**** LISTED RECORDS ****
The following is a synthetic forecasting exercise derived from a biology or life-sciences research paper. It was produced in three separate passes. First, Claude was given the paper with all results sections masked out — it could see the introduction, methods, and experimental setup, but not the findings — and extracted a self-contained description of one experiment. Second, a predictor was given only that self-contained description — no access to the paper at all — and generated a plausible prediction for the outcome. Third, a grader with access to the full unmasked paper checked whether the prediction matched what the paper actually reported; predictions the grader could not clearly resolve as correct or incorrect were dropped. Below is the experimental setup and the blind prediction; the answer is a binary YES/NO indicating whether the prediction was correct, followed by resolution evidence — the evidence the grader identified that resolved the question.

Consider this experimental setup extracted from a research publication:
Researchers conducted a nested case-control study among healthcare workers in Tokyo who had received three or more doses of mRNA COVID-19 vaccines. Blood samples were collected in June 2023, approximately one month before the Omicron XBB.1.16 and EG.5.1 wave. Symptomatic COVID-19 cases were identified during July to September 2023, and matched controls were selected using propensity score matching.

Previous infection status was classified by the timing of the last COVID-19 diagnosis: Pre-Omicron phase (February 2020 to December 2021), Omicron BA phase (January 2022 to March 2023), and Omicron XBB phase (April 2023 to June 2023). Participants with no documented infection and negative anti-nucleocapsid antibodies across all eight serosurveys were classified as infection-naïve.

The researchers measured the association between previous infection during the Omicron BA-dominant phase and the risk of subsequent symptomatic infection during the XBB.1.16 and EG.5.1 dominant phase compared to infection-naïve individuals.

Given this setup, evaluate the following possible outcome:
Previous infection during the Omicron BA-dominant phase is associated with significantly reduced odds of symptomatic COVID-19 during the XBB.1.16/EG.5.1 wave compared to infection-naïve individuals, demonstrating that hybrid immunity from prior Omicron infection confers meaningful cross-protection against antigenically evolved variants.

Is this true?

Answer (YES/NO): YES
****
» AIM OF THE EXERCISE: Output the listing once more. Leave each word as it stands.

» THE COMPLETED TASK:
The following is a synthetic forecasting exercise derived from a biology or life-sciences research paper. It was produced in three separate passes. First, Claude was given the paper with all results sections masked out — it could see the introduction, methods, and experimental setup, but not the findings — and extracted a self-contained description of one experiment. Second, a predictor was given only that self-contained description — no access to the paper at all — and generated a plausible prediction for the outcome. Third, a grader with access to the full unmasked paper checked whether the prediction matched what the paper actually reported; predictions the grader could not clearly resolve as correct or incorrect were dropped. Below is the experimental setup and the blind prediction; the answer is a binary YES/NO indicating whether the prediction was correct, followed by resolution evidence — the evidence the grader identified that resolved the question.

Consider this experimental setup extracted from a research publication:
Researchers conducted a nested case-control study among healthcare workers in Tokyo who had received three or more doses of mRNA COVID-19 vaccines. Blood samples were collected in June 2023, approximately one month before the Omicron XBB.1.16 and EG.5.1 wave. Symptomatic COVID-19 cases were identified during July to September 2023, and matched controls were selected using propensity score matching.

Previous infection status was classified by the timing of the last COVID-19 diagnosis: Pre-Omicron phase (February 2020 to December 2021), Omicron BA phase (January 2022 to March 2023), and Omicron XBB phase (April 2023 to June 2023). Participants with no documented infection and negative anti-nucleocapsid antibodies across all eight serosurveys were classified as infection-naïve.

The researchers measured the association between previous infection during the Omicron BA-dominant phase and the risk of subsequent symptomatic infection during the XBB.1.16 and EG.5.1 dominant phase compared to infection-naïve individuals.

Given this setup, evaluate the following possible outcome:
Previous infection during the Omicron BA-dominant phase is associated with significantly reduced odds of symptomatic COVID-19 during the XBB.1.16/EG.5.1 wave compared to infection-naïve individuals, demonstrating that hybrid immunity from prior Omicron infection confers meaningful cross-protection against antigenically evolved variants.

Is this true?

Answer (YES/NO): YES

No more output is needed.